======== Provided information
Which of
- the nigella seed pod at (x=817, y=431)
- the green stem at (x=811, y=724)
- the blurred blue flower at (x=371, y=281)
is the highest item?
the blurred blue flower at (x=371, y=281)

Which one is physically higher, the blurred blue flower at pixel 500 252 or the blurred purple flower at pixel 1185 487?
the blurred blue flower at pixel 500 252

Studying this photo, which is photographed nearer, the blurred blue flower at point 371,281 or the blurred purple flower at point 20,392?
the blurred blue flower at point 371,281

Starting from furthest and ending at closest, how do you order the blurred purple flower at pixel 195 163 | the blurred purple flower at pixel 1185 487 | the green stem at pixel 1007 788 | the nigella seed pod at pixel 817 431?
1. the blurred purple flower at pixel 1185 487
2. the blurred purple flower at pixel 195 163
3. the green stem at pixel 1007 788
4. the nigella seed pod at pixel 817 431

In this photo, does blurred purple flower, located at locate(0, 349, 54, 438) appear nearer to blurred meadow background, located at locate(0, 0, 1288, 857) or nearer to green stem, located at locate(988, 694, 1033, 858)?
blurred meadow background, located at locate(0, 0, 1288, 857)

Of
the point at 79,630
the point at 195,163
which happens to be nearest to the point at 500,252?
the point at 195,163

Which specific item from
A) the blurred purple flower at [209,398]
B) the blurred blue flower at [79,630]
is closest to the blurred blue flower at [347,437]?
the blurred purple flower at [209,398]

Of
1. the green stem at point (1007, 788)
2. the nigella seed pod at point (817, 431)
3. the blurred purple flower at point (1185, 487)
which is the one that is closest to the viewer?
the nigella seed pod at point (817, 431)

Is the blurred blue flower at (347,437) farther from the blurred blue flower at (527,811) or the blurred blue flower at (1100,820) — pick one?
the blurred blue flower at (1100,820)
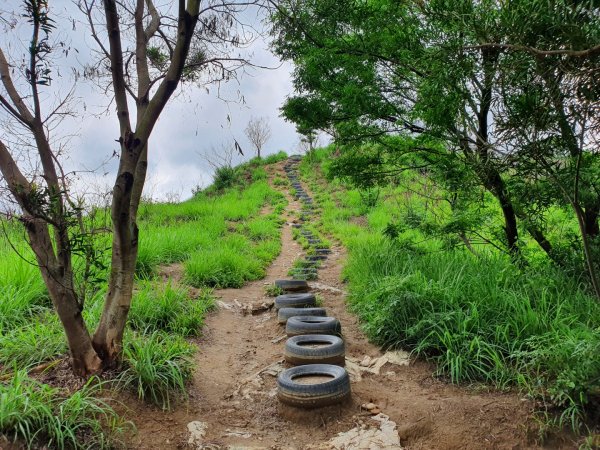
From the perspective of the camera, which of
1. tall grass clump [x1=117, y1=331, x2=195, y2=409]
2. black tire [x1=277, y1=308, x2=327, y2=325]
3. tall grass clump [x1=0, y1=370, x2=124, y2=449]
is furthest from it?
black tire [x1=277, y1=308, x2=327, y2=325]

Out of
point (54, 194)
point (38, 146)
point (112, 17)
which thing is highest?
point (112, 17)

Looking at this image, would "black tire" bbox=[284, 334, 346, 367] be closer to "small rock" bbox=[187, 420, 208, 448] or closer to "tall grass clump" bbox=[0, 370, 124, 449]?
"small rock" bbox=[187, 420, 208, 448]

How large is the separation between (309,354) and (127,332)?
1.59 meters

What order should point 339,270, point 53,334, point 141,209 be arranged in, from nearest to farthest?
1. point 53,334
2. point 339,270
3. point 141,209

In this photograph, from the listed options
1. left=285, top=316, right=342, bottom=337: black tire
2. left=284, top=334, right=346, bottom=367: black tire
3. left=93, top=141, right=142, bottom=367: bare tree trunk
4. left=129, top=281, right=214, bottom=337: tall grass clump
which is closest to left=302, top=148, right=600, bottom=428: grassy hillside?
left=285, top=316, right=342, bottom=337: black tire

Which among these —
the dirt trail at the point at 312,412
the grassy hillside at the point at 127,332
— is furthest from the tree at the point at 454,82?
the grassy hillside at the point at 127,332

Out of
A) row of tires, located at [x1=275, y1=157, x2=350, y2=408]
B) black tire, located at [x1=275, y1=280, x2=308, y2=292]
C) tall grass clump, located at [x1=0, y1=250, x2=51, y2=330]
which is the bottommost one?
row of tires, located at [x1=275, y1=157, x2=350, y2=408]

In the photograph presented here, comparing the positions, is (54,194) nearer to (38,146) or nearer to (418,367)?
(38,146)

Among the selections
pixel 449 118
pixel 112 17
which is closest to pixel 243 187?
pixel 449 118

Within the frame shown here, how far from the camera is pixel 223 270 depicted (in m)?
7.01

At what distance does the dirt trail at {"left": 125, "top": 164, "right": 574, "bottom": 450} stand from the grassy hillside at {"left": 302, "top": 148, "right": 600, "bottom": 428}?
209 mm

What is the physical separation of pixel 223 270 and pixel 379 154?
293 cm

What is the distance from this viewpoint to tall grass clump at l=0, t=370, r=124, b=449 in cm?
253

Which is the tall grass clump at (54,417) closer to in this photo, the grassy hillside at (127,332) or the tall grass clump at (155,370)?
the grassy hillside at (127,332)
================
======== Provided information
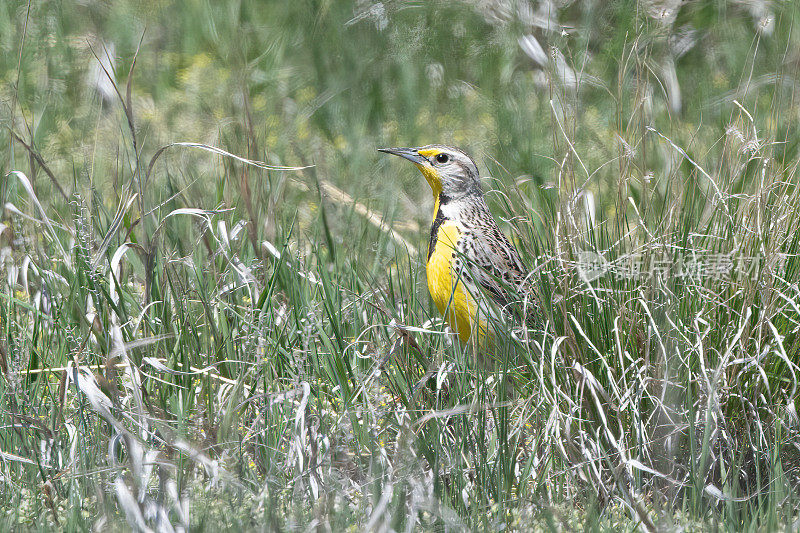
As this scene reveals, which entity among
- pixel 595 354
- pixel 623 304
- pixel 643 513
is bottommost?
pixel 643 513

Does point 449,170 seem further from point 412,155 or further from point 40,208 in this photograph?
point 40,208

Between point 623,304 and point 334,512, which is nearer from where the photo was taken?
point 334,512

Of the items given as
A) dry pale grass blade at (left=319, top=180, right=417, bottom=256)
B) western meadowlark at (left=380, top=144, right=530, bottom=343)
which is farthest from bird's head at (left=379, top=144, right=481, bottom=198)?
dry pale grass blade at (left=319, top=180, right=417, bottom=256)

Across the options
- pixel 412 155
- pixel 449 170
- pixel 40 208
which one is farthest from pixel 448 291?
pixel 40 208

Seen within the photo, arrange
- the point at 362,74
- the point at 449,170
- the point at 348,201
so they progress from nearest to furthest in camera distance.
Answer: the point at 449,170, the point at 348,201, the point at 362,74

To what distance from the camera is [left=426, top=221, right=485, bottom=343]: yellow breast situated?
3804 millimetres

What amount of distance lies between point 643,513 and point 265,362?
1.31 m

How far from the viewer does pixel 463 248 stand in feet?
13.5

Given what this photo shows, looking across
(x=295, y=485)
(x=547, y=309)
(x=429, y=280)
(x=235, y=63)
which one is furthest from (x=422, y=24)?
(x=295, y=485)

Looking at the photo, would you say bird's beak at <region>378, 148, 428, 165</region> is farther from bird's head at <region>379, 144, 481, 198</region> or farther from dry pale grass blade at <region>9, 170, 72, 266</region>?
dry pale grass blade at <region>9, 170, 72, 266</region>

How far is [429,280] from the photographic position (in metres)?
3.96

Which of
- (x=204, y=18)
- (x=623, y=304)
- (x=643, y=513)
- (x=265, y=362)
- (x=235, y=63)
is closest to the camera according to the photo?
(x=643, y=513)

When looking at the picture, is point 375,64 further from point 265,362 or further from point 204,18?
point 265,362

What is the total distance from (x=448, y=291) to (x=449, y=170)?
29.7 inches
================
Task: Find every line in the items above that contains the string "region", matching case exactly, and copy each of those lines.

Correct response:
Looking at the photo, would you say bird's beak at <region>378, 148, 428, 165</region> is farther from bird's head at <region>379, 144, 481, 198</region> or farther from dry pale grass blade at <region>9, 170, 72, 266</region>?
dry pale grass blade at <region>9, 170, 72, 266</region>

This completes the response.